• [YOUR TASKS]
1) Decide whether each statement below agrees with the Greenfest text. Answer yes or no for each and quote the words from the text that settle it.
(a) The 2007 festival drew 14,000 people.
(b) The first festival in 2006 had 130 vendors.
(c) Alex Steffen is the executive editor of Worldchanging.com.
2) Answer these questions from the Greenfest text.
(a) During what hours is this year's Greenfest held?
(b) Which council did the 2007 festival join with?
(c) What percentage of all fresh water on Earth is in icecaps and glaciers?
3) Rewrite the part of the Greenfest text that opens with the words containing "Green is a way" and closes with "all our Earth?", substituting "pure essentials" for "clean essentials".

• [TEXT BLOCK]
---+---

Greeenfest Philly will be holding their annual Greenfest this Sunday, September 7th, 11am-6pm, 2nd & South Street. In 2006 Urban Green Partnership started to bring people together to become more connected and aware of the environmental issues facing the city and Delaware valley. 6,500 people & 40 vendors took part in the day long festival. In 2007 they decided to repeat their efforts and the festival grew to 14,000 people, 130 vendors. This time the focus was on joining with the Delaware Valley Building Council to accentuate the need for Philadelphia to build and be greener. The festival then became part of the Green Plan Philadelphia.
All I can say is: What a way to create community! What a way to turn people on to becoming, embracing or supporting the Green Movement!
What is Green & Why is it important?
Green is a way of living, thinking & acting. Recycling & re-using everything you can, conserving all resources, making more green decisions, refusing to use products & services that are not green & supporting greener ones instead! Once you raise your awareness you will want to make changes by consuming in a more conscious way.
Detoxification of the planet is essential for all species health and continued longevity. Can’t you sense the planetary shifts and see the toxic materials building in our supplies of natural resources? What will we do & where will we turn for natural, clean essentials if we pollute all our Earth?
“There is a very common mind-set right now which holds that all that we’re going to need to do to avert the large-scale planetary catastrophes upon us is make slightly different shopping decisions,” said Alex Steffen, the executive editor of Worldchanging.com, a Web site devoted to sustainability issues. “The genuine solution, he and other critics say, is to significantly reduce one’s consumption of goods and resources. “
I found a website, http://www.geocities.com/RainForest/Vines/4990/index.html, that gives some startling statistics, suggestions & information on going green :
• The amount of wood and paper we throw away each year is enough to heat 50 million homes for 20 years.
• 99.5 percent of all fresh water on Earth is in icecaps and glaciers.

---+---

• [THE DATA]

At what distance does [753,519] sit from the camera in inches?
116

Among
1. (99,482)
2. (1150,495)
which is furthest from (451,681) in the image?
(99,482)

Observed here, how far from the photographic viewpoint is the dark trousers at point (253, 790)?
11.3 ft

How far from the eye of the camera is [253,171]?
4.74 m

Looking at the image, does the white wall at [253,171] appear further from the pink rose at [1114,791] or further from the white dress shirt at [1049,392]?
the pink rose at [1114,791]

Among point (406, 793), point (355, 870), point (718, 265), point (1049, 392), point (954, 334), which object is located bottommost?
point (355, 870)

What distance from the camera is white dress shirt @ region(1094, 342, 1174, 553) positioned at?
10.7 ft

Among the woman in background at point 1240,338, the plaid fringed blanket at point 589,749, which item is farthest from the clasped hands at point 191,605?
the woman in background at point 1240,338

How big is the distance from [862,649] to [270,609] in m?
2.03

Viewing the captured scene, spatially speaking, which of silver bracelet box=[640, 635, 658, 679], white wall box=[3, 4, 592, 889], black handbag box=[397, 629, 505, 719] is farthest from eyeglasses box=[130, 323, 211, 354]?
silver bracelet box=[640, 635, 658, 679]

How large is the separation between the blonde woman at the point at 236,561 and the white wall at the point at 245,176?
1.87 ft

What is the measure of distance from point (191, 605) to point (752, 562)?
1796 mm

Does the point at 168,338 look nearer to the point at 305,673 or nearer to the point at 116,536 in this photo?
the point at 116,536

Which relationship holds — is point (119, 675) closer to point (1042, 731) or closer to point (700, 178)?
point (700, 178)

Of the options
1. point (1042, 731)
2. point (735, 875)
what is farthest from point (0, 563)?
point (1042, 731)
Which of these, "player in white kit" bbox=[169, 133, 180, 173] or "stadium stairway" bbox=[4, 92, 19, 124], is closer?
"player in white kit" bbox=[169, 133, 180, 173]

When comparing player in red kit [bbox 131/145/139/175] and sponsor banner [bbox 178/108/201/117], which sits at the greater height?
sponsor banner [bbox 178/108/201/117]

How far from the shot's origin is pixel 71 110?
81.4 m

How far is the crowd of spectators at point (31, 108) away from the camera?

---+---

• [SOLUTIONS TO EACH TASK]
1)
(a) Yes: "the festival grew to 14,000 people, 130 vendors"
(b) No: "6,500 people & 40 vendors took part in the day long festival"
(c) Yes: "said Alex Steffen, the executive editor of Worldchanging.com"

2)
(a) 11am-6pm
(b) The Delaware Valley Building Council
(c) 99.5 percent

3)
Green is a way of living, thinking & acting. Recycling & re-using everything you can, conserving all resources, making more green decisions, refusing to use products & services that are not green & supporting greener ones instead! Once you raise your awareness you will want to make changes by consuming in a more conscious way.
Detoxification of the planet is essential for all species health and continued longevity. Can’t you sense the planetary shifts and see the toxic materials building in our supplies of natural resources? What will we do & where will we turn for natural, pure essentials if we pollute all our Earth?